Essa graduação não é muito precisa, pois a avaliação é subjetiva, depende do equipamento e da experiência do médico que faz o exame, mas ajuda na avaliação da intensidade da gordura e no seguimento, para verificar se houve melhora com o tratamento. Não é possível diferenciar casos de esteatose da esteato-hepatite, nem das outras causas de hepatite pelos exames de imagem. Na ultrassonografia consegue-se ver bem a gordura, mas ela não possui sensibilidade suficiente para se descartar ou confirmar a presença de inflamação no fígado, nem saber o grau de lesão do fígado.

Quando o ultrassom ou tomografia mostram esteatose é preciso fazer exames complementares para avaliar a presença de inflamação e identificar a causa da esteatose.

O grau de esteatose ao ultrassom não é proporcional à gravidade do quadro, o paciente pode ter esteatose grau 1 e ter muita inflamação ou ter grau 3 e não apresentar inflamação hepática. A presença de inflamação é mais importante do que a quantidade de gordura, sendo investigada através de exames de sangue para avaliação do fígado, que são as enzimas hepáticas (TGO e TGP ou AST e ALT) e outros marcadores de doença do fígado como a gama GT.

A confirmação do diagnóstico de esteato-hepatite é feito pela análise histológica de um fragmento do fígado, retirado através da biópsia hepática. Este procedimento costuma ser indicado apenas nos pacientes com as enzimas hepáticas elevadas, com maior risco de esteato-hepatite e fibrose hepática como consequência da inflamação.

A esteatose e a esteato-hepatite são doenças reversíveis, desde que ainda não tenham provocado fibrose no fígado. A associação da esteatose hepática com hepatite B ou C, colestase, doenças metabólicas ou autoimunes pode facilitar a evolução para a cirrose. Por isso é muito importante a identificação da esteatose e tratamento adequado.

Tratamento:

Não há até o momento um tratamento específico para a esteatose. Dessa forma, o tratamento se concentra na causa, ou seja, o diabetes, os níveis elevados de colesterol e triglicerídeos, a obesidade. Isso inclui uso de medicamentos, quando necessário, e uma mudança de hábitos de vida, com perda de peso, reeducação alimentar e realização de atividade física, além de acompanhamento médico regular.

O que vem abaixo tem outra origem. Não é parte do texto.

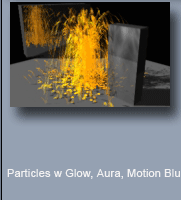 Carrara particle demo test with glowing particles using motion blur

Geralmente a medida mais eficaz para controlar a esteatose é a perda de peso, uma redução de 10% no peso corporal pode trazer bons resultados. Porém, deve-se perder de peso de forma gradual, perdas muito rápidas podem agravar a esteatose. Pessoas com índice da massa corporal (IMC) normal não apresentam grandes benefícios com a perda de peso, pois a causa da esteatose não é o excesso de peso. Em doentes com obesidade mórbida, a cirurgia bariátrica pode ser uma opção.

Alguns medicamentos têm sido usados com algum benefício:

A vitamina E, na dose de 400 a 800 UI ao dia, é indicada para pacientes com esteato-hepatite e sinais de fibrose hepática, comprovados através da biópsia do fígado.

Drogas hipoglicemiantes, usadas para tratamento de diabetes, como a metformina, pioglitazona e rosiglitazona, têm sido utilizadas, geralmente nos pacientes com níveis elevados de glicemia.

O orlistate pode ser usado como droga auxiliar para o controle do peso corporal, mas não age diretamente sobre a esteatose.

Alguns trabalhos mostraram benefícios do ômega 3 nos casos de esteatose, mas não da esteato-hepatite.

Outras drogas foram testadas com resultados inconclusivos, entre elas: ursacol (ácido ursodesoxicólico), N-acetilcisteína, acido fólico, silimarina.

Portanto, apesar da esteatose ser uma doença benigna na grande maioria dos casos, se não tratada pode evoluir de forma desfavorável. Por isso, todo paciente com diagnóstico de esteatose hepática e, principalmente, esteato-hepatite deve iniciar tratamento para tentar reverter esse acúmulo de gordura.